What many companies consider their best collaboration tools are simply chat platforms. In 2013, about 1% of the 5.5 hours employees spent on a screen every day was spent on a chat or messaging platform. In 2019, that number surpassed 5% of total screen time each day. Unfortunately, productivity didn’t typically rise alongside the rate of chatting.
On the contrary, conventional chat platforms can create more ways for people to talk about doing things but provide little opportunity for actually taking action. If two people chat about a process mixup and sort it out via chat, that information is likely lost soon after they finish the conversation. The information isn’t saved, searchable, or shared with anyone else — which means the next time someone has the same question, he or she will also lose time chatting about it instead of moving on to the next step of the process.
Excessive chat like this is most often a symptom of ineffective manual workflows, where information, people, and processes are disconnected from each other or siloed within different programs. The excess chat rises up around these fractured workflows in an attempt to piece together what actually needs to be done — instead of enabling workers to simply do it.
Spur Your Teams Into Action With True Workflow Collaboration Tools
To improve operational efficiency across the board, teams need better collaboration tools that empower workers to focus on doing more instead of chatting more. Anyone who manages employees and has the power to enact change and delegate tasks, manage a budget, and oversee large projects at a company will have insights about where collaboration could be stronger. These employees — such as operations, logistics, facilities, or field services managers — are likely seeing their chat channels constantly going off because people need them all the time.

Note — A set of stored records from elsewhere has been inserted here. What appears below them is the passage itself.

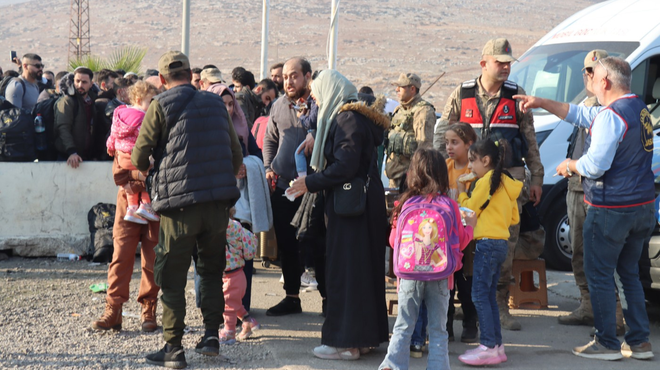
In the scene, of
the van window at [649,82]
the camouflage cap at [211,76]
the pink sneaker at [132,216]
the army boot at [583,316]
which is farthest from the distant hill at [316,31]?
the pink sneaker at [132,216]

By implementing the right workflow collaboration tool, however, these managers can create smoother processes, cut down on chat time, and spur their teams into action. Here’s what that might look like within your organization:
You’re starting a new project for your company. You need to define what that project is, create the team, and identify the project’s parameters. What will make that project run are the communication channels your team uses to collaborate and the way everyone is updated with important information, such as task completion or delay. A workflow collaboration tool that allows you to take the following steps will make that collaboration as productive as possible:
Step 1: Open channels of communication to project stakeholders.

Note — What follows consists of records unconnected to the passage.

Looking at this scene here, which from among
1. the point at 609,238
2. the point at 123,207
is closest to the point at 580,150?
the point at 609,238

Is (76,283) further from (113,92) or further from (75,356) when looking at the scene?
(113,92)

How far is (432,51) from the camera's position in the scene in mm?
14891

When the two people talking in a chat are the only ones who can view the conversation, it stifles visibility within your operations. For true operational efficiency, every project stakeholder should be able to see the conversations happening around a project. This way, the people involved can access any contextual information they may need, see where processes are getting bottlenecked, and recognize where they need smoother workflows.
Step 2: Create teams and assign tasks.
As you piece together a team for a project and delegate specific responsibilities to each member, your workflow collaboration tool should allow you to set up each task that a worker will need to complete. The tool should allow workers to easily see which tasks are on their agenda — like a to-do list.
Step 3: Implement the assigned tasks.
This is where the work gets done. When team members can see exactly what they’re supposed to do and when on one dashboard, they can easily understand the full common operational picture and act with that in mind. Your workflow collaboration tool should automatically gather all conversations, data, process information, and further context on the project into one place so workers know what to reference if they have questions or need more information to complete a task. That way, they don’t have to message you every time they meet a small bump in the road.
Step 4: Communicate when tasks are complete.
As you and your team work through your tasks to complete the project, individuals should have the capability to check off when they’ve completed a task. The software should then update you and other team members in real time of the completion of each task, so everyone has full visibility into the project’s progression and any derailments.
By organizing communication and tasking on a per-project basis, you can cut down on the amount of idle chat and enable more productivity. Your teams can move projects forward instead of just messaging you and each other, trying to figure out what happens next. This creates a greater sense of purpose for your employees, enables more visibility, and improves operational efficiency overall.